▶ TASK DETAILS: Among the entries below, copy only the span from the line containing "Skinny smart guy Tile Coaster" through the line containing "Oxford University Scholarship". Do so exactly, and skip the pictures.

▶ GIVEN INFORMATION:
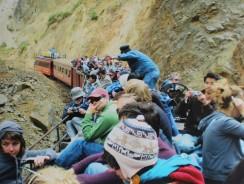 Curiosità. I 10 Treni Più Pericolosi Del Mondo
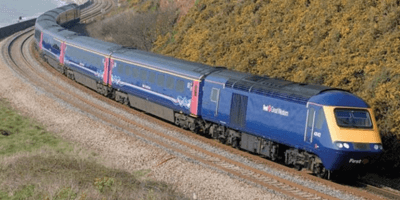 FirstGroup train, First Group rail services,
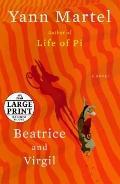 Beatrice and Virgil: A Novel (Random House Large Print)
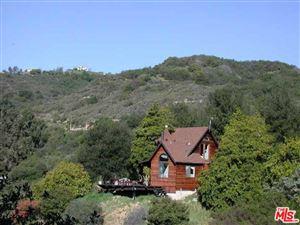 Photo of 850 GREENLEAF CANYON Road, Topanga, CA 90290 (MLS # 18312088)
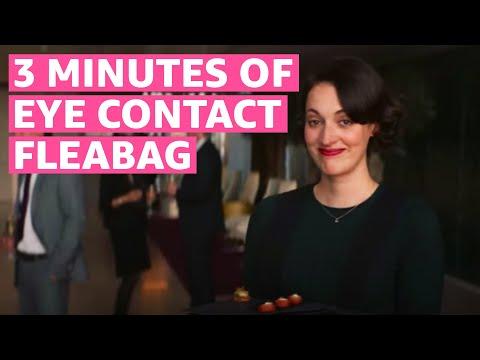 Phoebe Waller Bridge Fleabag Clips | Prime Video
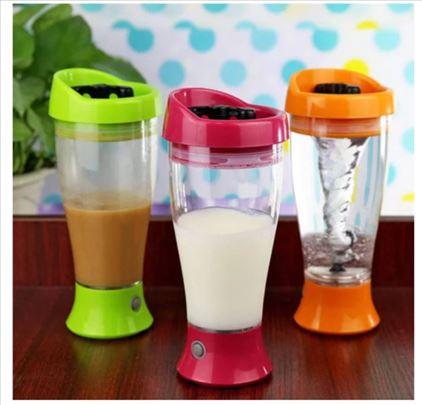 Mešajuća čaša mikser za Kafu,Coko Mleka,Milksejkov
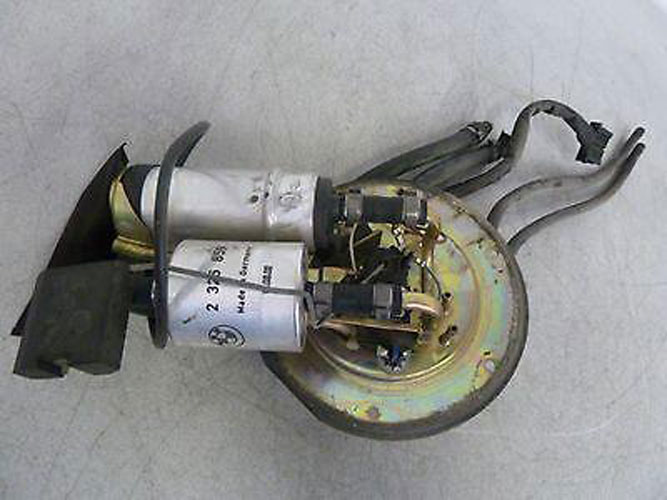 guasto pompa benzina moto (BMW)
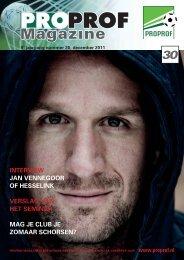 ProProf Magazine nummer 30
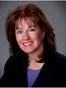Rochester Family Law Attorney Barbara Ann Swisher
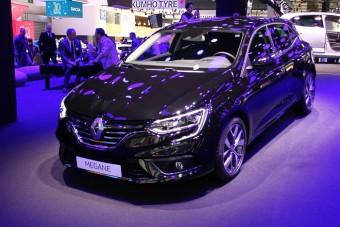 Beültünk az új Renault Mégane-ba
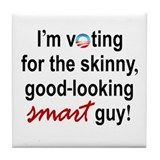 Skinny smart guy Tile Coaster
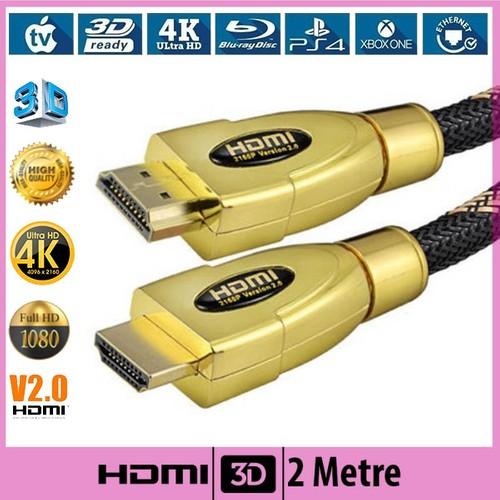 Ti-mesh HDMI Kablo V2.0 Ethernetli 3D Ultra HD - 2M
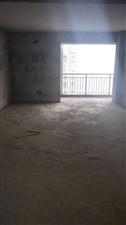 尚峰国际3室2厅2卫100万元板楼户型
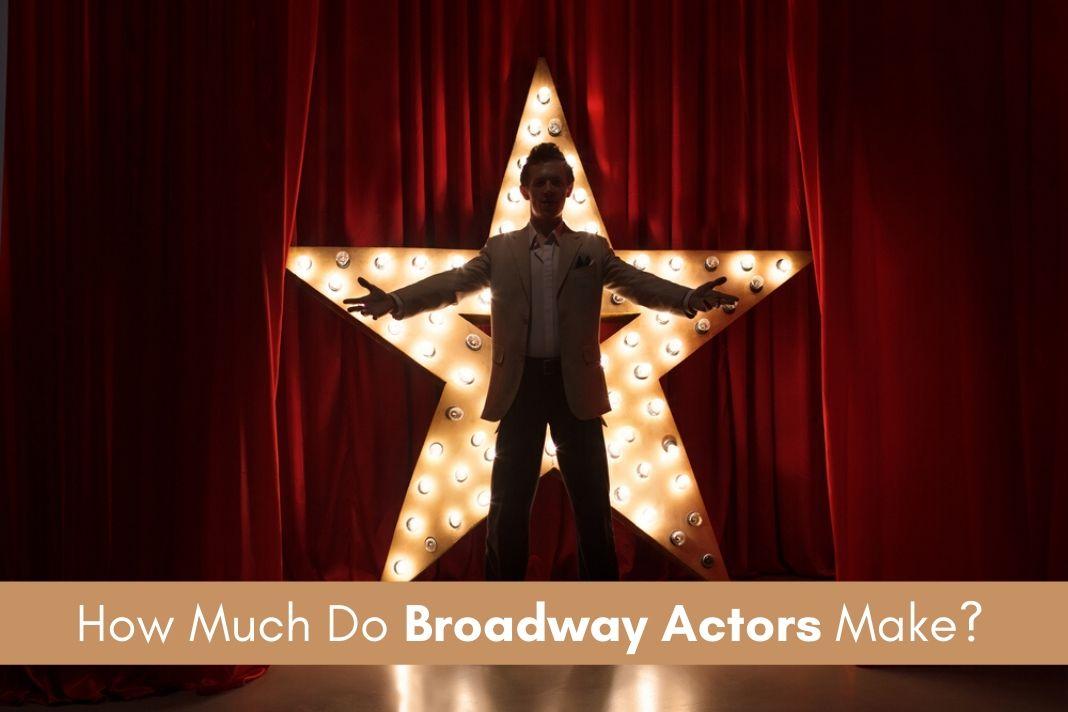 broadway actor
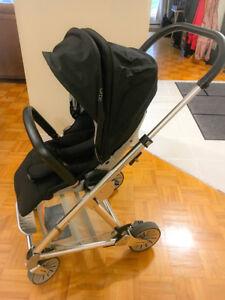 Stroller - Mamas & Papas - Urbo - Poussette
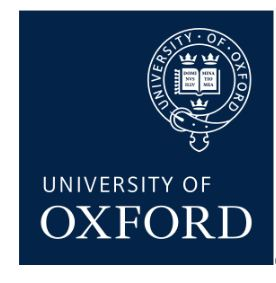 Oxford University Scholarship 2017 | Application Guide For £8,000 Skoll Scholarship Program At Oxford University, UK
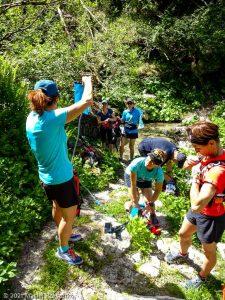 Stage Trail Initiation · Alpes, Massif du Mont-Blanc, Vallée de Chamonix, FR · GPS 45°54'55.72'' N 6°53'10.98'' E · Altitude 1575m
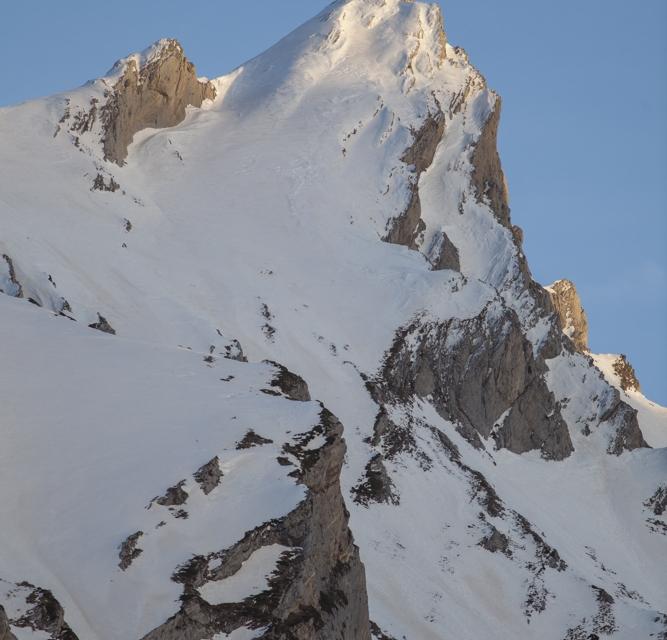 Montagne 1_16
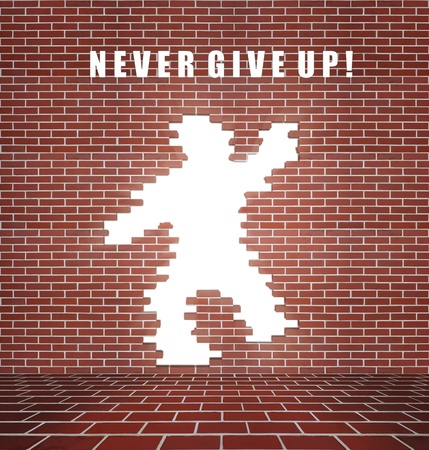 never: Broken brick wall, concept of freedom and will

▶ PROBLEM SOLUTION:
 Skinny smart guy Tile Coaster
 Ti-mesh HDMI Kablo V2.0 Ethernetli 3D Ultra HD - 2M
 尚峰国际3室2厅2卫100万元板楼户型
 broadway actor
 Stroller - Mamas & Papas - Urbo - Poussette
 Oxford University Scholarship 2017 | Application Guide For £8,000 Skoll Scholarship Program At Oxford University, UK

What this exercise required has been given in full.